(BRANO DA LEGGERE)
Corriere della Sera, 24 novembre 2014
Scioperi a oltranza: l’acciaieria di Terni come Fiat Mirafiori nel 1980. Con oltre 35 giorni di blocco l’Umbria diventa simbolo dell’operaismo
Ilavoratori dell’acciaieria di Terni evidentemente non sono scaramantici. Infatti con la sofferta decisione presa ieri mattina di prolungare lo sciopero a oltranza fino a mercoledì 26 novembre arriveranno al fatidico numero di 35 giorni consecutivi di blocco. Siamo dunque alla cifra simbolica della Fiat Mirafiori dell’autunno 1980, data che resta scolpita negli annali del sindacalismo italiano e che fa parte della lista delle «eroiche sconfitte».
Più di un mese di sciopero è una dose di conflittualità ancora più dura per un territorio come quello umbro e non è un caso che a premere perché la lotta fosse «rimodulata» non era solo la Confindustria locale ma anche i lavoratori delle ditte dell’indotto. C’è stato persino un tentativo di organizzare un’assemblea di autoconvocati, «poche unità di lavoratori che proponevano il rientro incondizionato» secondo quanto dichiarato dalla Cgil locale.

(ESERCIZI DA SVOLGERE)
(a) Nell'articolo sullo sciopero di Terni, fino a quale giorno i lavoratori hanno deciso di prolungare lo sciopero a oltranza?
(b) Estrai dall'articolo sullo sciopero di Terni il passo da "Più di un mese" a "dalla Cgil locale.".
(c) Per favore, traduci in inglese questa frase dell'articolo sullo sciopero di Terni: "C’è stato persino un tentativo di organizzare un’assemblea di autoconvocati, «poche unità di lavoratori che proponevano il rientro incondizionato» secondo quanto dichiarato dalla Cgil locale."
Il materiale che segue proviene da un'altra fonte.

(ESTRATTO DEI DATI)
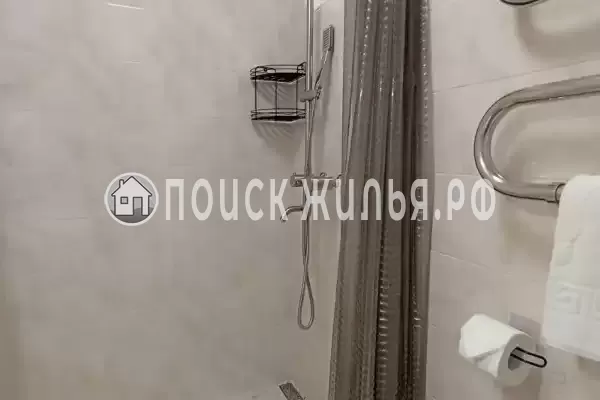 Отель «на Заводском» Отель «на Заводском»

(SOLUZIONI DEGLI ESERCIZI)
(a) Fino a mercoledì 26 novembre.

(b)
Più di un mese di sciopero è una dose di conflittualità ancora più dura per un territorio come quello umbro e non è un caso che a premere perché la lotta fosse «rimodulata» non era solo la Confindustria locale ma anche i lavoratori delle ditte dell’indotto. C’è stato persino un tentativo di organizzare un’assemblea di autoconvocati, «poche unità di lavoratori che proponevano il rientro incondizionato» secondo quanto dichiarato dalla Cgil locale.

(c) There was even an attempt to organize an assembly of self-convened workers, "a handful of workers who were proposing an unconditional return to work," according to what the local Cgil stated.